Ukrainian President Volodymyr Zelenskyy stands inside a printworks compound, destroyed last week in a Russian airstrike, during his appeal to U.S. President Joe Biden and Chinese President Xi Jinping to join an upcoming peace summit, in Kyiv, Ukraine, May 26, 2024.
Ukrainian Presidential Press Service/Reuters

President Biden has been reluctant to allow Ukraine to use U.S.-supplied weapons to target military facilities inside Russia over concerns it could lead to a direct conflict between two nuclear superpowers. Indeed, Russian President Vladimir Putin responded to speculation earlier this week that Mr. Biden’s decision was coming by again warning that any such green light would risk nuclear war.

But pressure has mounted over recent months – from some members of Congress and some NATO countries – for the United States to relax the ban.

In the end, two key factors finally pushed Mr. Biden across the line, some diplomatic analysts believe.

One was the alarming assessment of conditions around Kharkiv that Secretary of State Antony Blinken delivered to the president after visiting Kyiv earlier this month. According to officials, Mr. Blinken reported that not just the border region but the city of Kharkiv could fall if Russia’s advance was not effectively countered.

A second concern, some analysts say, was the prospect of dark news about the war in Ukraine landing just as Mr. Biden is to host NATO partners in Washington for the Alliance’s 75th anniversary summit in July.

The limited OK to use the U.S. weapons to strike inside Russia comes even as Ukraine begins to reap the benefits of the $60 billion military assistance package Congress approved last month.

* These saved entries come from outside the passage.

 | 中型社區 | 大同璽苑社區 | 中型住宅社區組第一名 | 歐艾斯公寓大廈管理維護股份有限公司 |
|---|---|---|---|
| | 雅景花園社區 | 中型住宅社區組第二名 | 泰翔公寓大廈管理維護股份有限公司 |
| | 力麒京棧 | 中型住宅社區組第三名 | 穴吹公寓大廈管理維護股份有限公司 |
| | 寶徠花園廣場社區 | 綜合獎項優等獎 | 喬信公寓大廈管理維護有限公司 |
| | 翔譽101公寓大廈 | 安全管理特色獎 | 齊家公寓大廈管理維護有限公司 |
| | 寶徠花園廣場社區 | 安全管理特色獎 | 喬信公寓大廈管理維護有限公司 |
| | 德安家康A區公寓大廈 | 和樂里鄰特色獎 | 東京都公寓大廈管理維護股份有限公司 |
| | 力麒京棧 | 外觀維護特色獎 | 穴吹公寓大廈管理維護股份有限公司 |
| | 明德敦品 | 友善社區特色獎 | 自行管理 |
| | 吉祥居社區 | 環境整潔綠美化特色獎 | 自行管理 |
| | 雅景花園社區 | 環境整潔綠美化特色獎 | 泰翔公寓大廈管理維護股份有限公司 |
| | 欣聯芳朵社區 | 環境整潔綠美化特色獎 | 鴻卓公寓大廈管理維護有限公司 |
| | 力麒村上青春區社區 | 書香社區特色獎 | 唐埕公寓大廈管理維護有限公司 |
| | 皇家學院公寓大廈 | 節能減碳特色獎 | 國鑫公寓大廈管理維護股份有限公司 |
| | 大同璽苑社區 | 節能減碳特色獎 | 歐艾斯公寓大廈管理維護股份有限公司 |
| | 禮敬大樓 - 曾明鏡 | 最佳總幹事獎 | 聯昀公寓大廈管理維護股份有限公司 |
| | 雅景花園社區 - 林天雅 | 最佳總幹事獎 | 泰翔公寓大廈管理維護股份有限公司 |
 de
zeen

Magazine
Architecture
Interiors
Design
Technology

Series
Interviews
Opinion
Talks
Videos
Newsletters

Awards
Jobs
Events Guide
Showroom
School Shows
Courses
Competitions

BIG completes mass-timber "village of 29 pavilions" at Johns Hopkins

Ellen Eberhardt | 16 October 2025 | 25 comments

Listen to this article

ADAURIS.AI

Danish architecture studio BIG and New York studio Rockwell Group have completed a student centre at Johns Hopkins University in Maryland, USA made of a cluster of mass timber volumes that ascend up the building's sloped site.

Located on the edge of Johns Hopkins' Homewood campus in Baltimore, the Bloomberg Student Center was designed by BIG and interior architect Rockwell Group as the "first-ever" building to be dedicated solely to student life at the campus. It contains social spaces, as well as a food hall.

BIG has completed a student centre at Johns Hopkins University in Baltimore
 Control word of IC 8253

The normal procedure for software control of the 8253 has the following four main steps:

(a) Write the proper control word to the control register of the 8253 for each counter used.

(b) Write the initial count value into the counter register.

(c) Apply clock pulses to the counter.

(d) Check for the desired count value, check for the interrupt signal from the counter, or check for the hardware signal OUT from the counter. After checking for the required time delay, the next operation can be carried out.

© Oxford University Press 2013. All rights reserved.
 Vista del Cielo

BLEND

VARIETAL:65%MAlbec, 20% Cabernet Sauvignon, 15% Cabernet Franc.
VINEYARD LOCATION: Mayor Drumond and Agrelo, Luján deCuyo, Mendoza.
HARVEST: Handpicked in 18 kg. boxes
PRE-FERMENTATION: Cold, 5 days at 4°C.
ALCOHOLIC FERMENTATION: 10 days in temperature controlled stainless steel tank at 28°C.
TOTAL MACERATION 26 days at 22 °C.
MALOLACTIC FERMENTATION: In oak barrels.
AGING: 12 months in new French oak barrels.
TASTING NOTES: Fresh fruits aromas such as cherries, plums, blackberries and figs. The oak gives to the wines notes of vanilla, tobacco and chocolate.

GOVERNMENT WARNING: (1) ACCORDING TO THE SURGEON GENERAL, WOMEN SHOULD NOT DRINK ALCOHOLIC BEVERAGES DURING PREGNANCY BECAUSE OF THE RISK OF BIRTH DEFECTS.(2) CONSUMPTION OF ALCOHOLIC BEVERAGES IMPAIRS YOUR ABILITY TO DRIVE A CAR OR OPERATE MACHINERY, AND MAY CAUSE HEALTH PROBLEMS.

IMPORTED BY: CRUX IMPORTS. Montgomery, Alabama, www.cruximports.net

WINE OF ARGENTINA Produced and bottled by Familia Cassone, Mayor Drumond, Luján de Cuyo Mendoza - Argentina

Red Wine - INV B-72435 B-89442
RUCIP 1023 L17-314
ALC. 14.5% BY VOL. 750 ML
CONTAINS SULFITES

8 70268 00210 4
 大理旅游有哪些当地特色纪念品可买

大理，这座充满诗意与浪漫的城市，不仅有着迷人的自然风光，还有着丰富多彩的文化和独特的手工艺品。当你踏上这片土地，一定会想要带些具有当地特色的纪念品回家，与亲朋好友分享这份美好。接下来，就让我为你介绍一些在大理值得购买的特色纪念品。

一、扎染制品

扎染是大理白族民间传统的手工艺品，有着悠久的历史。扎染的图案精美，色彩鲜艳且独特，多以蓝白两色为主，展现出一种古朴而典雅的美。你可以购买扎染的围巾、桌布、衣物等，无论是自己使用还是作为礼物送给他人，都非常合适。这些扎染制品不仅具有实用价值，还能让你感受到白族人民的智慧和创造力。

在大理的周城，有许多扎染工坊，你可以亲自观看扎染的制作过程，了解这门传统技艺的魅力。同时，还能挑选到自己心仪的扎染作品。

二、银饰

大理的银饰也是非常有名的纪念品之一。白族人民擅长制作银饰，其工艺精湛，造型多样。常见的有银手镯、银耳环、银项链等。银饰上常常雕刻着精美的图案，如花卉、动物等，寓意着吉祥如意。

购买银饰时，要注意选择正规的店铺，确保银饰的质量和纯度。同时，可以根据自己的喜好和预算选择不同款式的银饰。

Kharkiv municipal employees plant flowerbeds in the city's center on May 31, 2024, the day after Russian bombs hit a residential building, killing at least six people.
Howard LaFranchi/The Christian Science Monitor

Along the 900-mile-long front lines in eastern and northern Ukraine, military units that just weeks ago complained of a debilitating lack of artillery shells and other munitions are reporting an ability to once again match their Russian adversaries.

Defensive posture

Pentagon officials say privately that a ramping up of weapons deliveries will take time and will continue well into the summer. And most Ukrainian military analysts caution that the fresh arms deliveries should not prompt sky-high expectations.

“We have to be realistic, at least until the end of summer we will have to be in a defensive position,” says Oleksandr Kovalenko, military and political director of the Informational Resistance Group, a Kyiv-based defense think tank. “We lost too many opportunities and suffered high losses during the months when we were receiving no arms supplies from our partners.”

Mr. Kovalenko says he believes Russia’s aim in Kharkiv is to occupy neither the region, nor a city that before the war counted over 1.4 million residents. “Their objectives are more political,” he says, aimed at disheartening the public, destroying the economy, and thinning out the population.

If that’s the case, President Biden’s greenlighting of strikes inside Russia could be one antidote, Colonel Povkh says.

“People in Kharkiv ask me all the time, ‘When are you going to push these terrorists away from the border and stop these attacks on our homes?’” he says. “I’m sure this [decision] will lift our citizens’ morale and raise their sense of security about living here.”

Oleksandr Naselenko assisted in reporting this story.